Hay una calidad enigmática en el pensamiento de Karl Barth, algo que recuerda a la orilla rocosa de un mar interminable. En su vasta obra, particularmente en La Dogmática Eclesiástica, Barth nos invita a contemplar no un paisaje amable ni un sendero delineado, sino el abismo insondable de la gracia divina. Su teología es un recordatorio urgente de que Dios no es un concepto que podemos domesticar, ni una idea que podamos manejar con ligereza. Es como si Barth nos tomara de los hombros, nos girara hacia el horizonte infinito, y nos dijera: “¡Mira! No hay otra realidad más allá de esta: el Dios que viene hacia nosotros, absolutamente otro, absolutamente cercano”.
Barth tenía una desconfianza casi visceral hacia cualquier intento de reducir a Dios al ámbito de la comprensión humana. ¿No es este el impulso primigenio de toda religión organizada? Domesticar lo sagrado, hacerlo útil, convertir a Dios en una fórmula que podamos aplicar. Pero Barth se alza como un profeta en el desierto, declarando que la verdadera revelación no puede ser manejada por las manos temblorosas de la humanidad. La revelación de Dios, insiste Barth, es siempre iniciativa divina, siempre sorpresiva, siempre libre. La gracia no es una respuesta a nuestras preguntas, sino una interrupción total, una irrupción que desbarata nuestras categorías, un rayo que parte en dos nuestro cielo.

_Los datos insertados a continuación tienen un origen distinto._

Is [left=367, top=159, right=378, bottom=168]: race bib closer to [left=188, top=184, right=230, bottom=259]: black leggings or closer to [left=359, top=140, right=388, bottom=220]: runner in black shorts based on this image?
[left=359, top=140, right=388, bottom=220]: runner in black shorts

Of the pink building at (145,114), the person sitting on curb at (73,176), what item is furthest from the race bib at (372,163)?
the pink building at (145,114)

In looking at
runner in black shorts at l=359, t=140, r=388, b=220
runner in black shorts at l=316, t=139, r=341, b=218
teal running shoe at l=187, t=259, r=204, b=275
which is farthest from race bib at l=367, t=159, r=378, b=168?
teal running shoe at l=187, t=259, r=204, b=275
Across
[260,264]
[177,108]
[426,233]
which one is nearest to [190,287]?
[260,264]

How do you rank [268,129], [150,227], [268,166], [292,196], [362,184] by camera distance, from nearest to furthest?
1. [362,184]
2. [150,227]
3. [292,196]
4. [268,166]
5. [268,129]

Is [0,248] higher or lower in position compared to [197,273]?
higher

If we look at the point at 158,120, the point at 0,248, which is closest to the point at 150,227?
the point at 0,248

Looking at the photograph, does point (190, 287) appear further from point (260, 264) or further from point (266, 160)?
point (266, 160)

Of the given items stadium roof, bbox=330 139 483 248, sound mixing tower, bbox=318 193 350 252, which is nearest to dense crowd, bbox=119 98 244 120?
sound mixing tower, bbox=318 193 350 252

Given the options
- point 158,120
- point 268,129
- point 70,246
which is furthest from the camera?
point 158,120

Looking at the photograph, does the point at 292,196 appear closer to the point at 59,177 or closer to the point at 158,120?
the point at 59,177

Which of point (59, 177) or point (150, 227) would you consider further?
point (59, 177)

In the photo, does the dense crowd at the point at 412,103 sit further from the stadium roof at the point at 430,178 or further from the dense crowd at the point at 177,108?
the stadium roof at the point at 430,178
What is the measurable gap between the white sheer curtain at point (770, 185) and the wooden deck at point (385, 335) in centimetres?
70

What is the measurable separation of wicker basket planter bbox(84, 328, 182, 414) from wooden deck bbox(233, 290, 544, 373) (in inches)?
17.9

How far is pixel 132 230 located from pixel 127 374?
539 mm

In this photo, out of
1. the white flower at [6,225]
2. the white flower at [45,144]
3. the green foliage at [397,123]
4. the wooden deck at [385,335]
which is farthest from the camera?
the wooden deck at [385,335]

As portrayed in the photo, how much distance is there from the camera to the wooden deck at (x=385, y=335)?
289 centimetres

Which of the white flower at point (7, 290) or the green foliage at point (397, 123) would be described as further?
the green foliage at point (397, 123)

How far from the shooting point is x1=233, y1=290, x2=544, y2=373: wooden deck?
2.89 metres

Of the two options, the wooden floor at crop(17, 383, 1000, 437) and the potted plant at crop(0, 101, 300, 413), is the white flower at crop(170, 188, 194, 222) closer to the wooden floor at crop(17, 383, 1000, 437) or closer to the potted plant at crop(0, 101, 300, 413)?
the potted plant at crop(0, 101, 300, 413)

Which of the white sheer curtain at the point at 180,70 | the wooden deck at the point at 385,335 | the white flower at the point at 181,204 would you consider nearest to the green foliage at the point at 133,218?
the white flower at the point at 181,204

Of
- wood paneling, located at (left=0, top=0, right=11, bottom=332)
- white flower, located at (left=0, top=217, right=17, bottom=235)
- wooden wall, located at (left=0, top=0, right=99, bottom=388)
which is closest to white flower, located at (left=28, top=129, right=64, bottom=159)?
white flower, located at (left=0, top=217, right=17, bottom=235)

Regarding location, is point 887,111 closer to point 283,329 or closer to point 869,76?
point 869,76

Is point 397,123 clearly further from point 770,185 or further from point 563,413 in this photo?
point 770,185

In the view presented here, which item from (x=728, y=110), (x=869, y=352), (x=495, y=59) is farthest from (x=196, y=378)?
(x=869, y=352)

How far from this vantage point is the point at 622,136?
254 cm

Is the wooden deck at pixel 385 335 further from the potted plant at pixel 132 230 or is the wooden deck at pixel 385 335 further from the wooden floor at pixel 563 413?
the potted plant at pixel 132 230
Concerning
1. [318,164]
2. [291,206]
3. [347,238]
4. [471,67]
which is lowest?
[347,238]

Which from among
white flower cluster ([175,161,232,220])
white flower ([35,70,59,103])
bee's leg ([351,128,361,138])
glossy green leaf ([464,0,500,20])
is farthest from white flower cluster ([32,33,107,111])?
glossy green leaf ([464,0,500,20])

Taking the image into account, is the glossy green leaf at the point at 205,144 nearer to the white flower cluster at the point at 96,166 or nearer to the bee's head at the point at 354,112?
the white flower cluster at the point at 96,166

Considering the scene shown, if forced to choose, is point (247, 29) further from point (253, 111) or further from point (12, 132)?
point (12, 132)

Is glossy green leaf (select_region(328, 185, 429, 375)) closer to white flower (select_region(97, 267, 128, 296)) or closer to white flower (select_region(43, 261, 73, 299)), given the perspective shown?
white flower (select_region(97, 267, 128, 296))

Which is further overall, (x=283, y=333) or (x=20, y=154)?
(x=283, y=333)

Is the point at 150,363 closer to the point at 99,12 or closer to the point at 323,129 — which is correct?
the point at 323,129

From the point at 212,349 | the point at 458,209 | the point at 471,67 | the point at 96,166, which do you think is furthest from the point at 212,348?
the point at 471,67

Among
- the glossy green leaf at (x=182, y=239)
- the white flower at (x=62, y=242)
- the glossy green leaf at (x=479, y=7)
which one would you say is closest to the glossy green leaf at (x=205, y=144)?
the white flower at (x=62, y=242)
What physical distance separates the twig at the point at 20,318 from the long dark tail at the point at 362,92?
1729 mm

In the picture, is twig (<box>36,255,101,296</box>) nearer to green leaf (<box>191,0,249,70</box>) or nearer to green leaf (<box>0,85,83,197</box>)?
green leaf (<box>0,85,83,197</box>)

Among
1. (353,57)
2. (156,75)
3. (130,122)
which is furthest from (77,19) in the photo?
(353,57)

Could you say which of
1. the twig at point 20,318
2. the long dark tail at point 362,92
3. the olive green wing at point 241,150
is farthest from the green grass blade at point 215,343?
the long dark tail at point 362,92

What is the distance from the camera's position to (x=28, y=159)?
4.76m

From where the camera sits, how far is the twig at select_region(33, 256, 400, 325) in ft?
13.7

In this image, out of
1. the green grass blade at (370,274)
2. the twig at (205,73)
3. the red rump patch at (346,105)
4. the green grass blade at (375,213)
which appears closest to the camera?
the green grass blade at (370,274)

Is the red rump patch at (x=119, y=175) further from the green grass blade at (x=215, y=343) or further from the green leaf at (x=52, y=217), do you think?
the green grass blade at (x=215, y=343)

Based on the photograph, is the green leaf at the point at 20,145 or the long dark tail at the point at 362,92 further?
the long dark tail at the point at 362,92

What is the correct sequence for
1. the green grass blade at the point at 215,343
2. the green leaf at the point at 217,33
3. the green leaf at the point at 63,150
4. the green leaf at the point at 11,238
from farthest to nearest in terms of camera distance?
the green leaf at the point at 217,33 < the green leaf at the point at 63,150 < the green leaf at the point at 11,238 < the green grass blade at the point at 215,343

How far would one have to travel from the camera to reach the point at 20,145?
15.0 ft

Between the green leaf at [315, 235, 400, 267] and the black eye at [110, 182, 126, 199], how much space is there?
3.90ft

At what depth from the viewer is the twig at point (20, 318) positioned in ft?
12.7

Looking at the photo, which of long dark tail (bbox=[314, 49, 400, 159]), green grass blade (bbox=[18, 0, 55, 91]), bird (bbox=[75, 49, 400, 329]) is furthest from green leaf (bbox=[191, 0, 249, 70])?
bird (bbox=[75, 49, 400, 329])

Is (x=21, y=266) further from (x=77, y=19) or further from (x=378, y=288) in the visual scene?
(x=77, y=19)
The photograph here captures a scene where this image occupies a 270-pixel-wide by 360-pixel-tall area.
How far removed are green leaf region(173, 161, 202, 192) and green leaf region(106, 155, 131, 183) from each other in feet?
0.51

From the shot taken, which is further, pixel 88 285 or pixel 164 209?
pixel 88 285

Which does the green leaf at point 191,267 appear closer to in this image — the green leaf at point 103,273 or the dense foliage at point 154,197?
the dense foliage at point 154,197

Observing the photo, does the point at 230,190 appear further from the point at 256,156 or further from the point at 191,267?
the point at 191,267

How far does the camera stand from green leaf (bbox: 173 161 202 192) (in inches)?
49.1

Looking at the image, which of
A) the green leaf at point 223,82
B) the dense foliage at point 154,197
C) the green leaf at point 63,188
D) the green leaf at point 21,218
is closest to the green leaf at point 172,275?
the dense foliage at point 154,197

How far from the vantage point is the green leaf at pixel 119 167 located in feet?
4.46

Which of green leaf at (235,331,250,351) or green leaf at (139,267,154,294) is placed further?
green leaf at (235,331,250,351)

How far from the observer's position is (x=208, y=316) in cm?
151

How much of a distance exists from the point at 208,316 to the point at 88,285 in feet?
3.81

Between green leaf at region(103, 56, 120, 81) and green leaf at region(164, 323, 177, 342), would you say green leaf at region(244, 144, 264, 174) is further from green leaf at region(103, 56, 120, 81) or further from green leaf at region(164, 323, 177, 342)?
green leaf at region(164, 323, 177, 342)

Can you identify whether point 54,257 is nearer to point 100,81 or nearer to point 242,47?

Barth lee las Escrituras como un hombre que escucha, que espera, que sabe que no controla lo que se le va a decir. En un mundo donde la religión a menudo se convierte en un espejo que refleja nuestras propias preocupaciones, Barth clama que el Dios que encontramos en la Biblia es un Dios que nos contradice, que nos confronta. Él no está interesado en confirmar nuestras esperanzas ni en consolar nuestras ilusiones. Su Dios no es un eco, sino un trovador extraño que canta en una lengua extranjera, y sin embargo, de alguna manera, esa canción nos nombra, nos reclama, nos salva.
En Barth, esta alteridad radical de Dios no es una barrera sino un puente. Dios no se revela como un concepto abstracto ni como una idea filosófica, sino como un ser personal, y más que eso, como una persona concreta: Jesucristo. Todo el sistema teológico de Barth se inclina ante esta figura singular. En Jesús, el abismo entre Dios y el hombre se cierra, pero no por el esfuerzo humano, sino por el movimiento libre y soberano de Dios hacia nosotros. “Dios por nosotros” es la esencia misma del Evangelio según Barth, un Evangelio que no deja lugar para el orgullo ni para el mérito, sino solo para el asombro.
El abismo insondable de la gracia divina.
Sin embargo, hay algo profundamente humano en Barth, algo que a menudo se pasa por alto en los análisis académicos. En su obra, late una especie de dolor, un sentido de lo perdido y lo recuperado. Barth escribe con la intensidad de alguien que ha vislumbrado un destello en la oscuridad, alguien que sabe lo que es estar separado de la luz. Esto es lo que lo hace tan moderno, tan cercano a nuestras inquietudes. Aunque Barth insiste en la trascendencia de Dios, su teología es profundamente encarnada, tan llena de Cristo que cada palabra parece arder con la promesa de redención.
Es imposible leer a Barth sin sentirse un poco pequeño, pero no en un sentido humillante, sino más bien como quien contempla un cielo estrellado y siente que su lugar en el universo es tanto minúsculo como inmensamente significativo. Barth nos recuerda que nuestras vidas, en todo su desorden y pequeñez, están envueltas en una gracia que no podemos entender del todo, pero que podemos experimentar. En este sentido, Barth no es simplemente un teólogo; es un poeta de lo sagrado, un guía hacia las profundidades donde habita el misterio.
¿Qué podemos aprender de Karl Barth hoy, en un mundo que se ha vuelto tan cómodo con un Dios hecho a nuestra imagen y semejanza? Quizás esto: que la verdadera teología no es un acto de conquista, sino de rendición; no un ejercicio de control, sino un gesto de asombro. En Barth, encontramos una invitación a arrodillarnos, no ante un ídolo, sino ante el Dios viviente, el Dios que, en su extrañeza, nos llama amigos.
Al final, Barth no nos deja con respuestas, sino con preguntas que arden en el corazón. Y quizás eso sea lo que más necesitamos: preguntas que no intentan encerrar a Dios, sino que nos abren a su misterio. Porque, como bien sabía Barth, la verdadera teología siempre comienza y termina en el asombro. Y este asombro, esta capacidad de ser sorprendidos por la gracia, es quizás lo único que puede salvarnos del cansancio de un mundo que ha olvidado cómo mirar al cielo.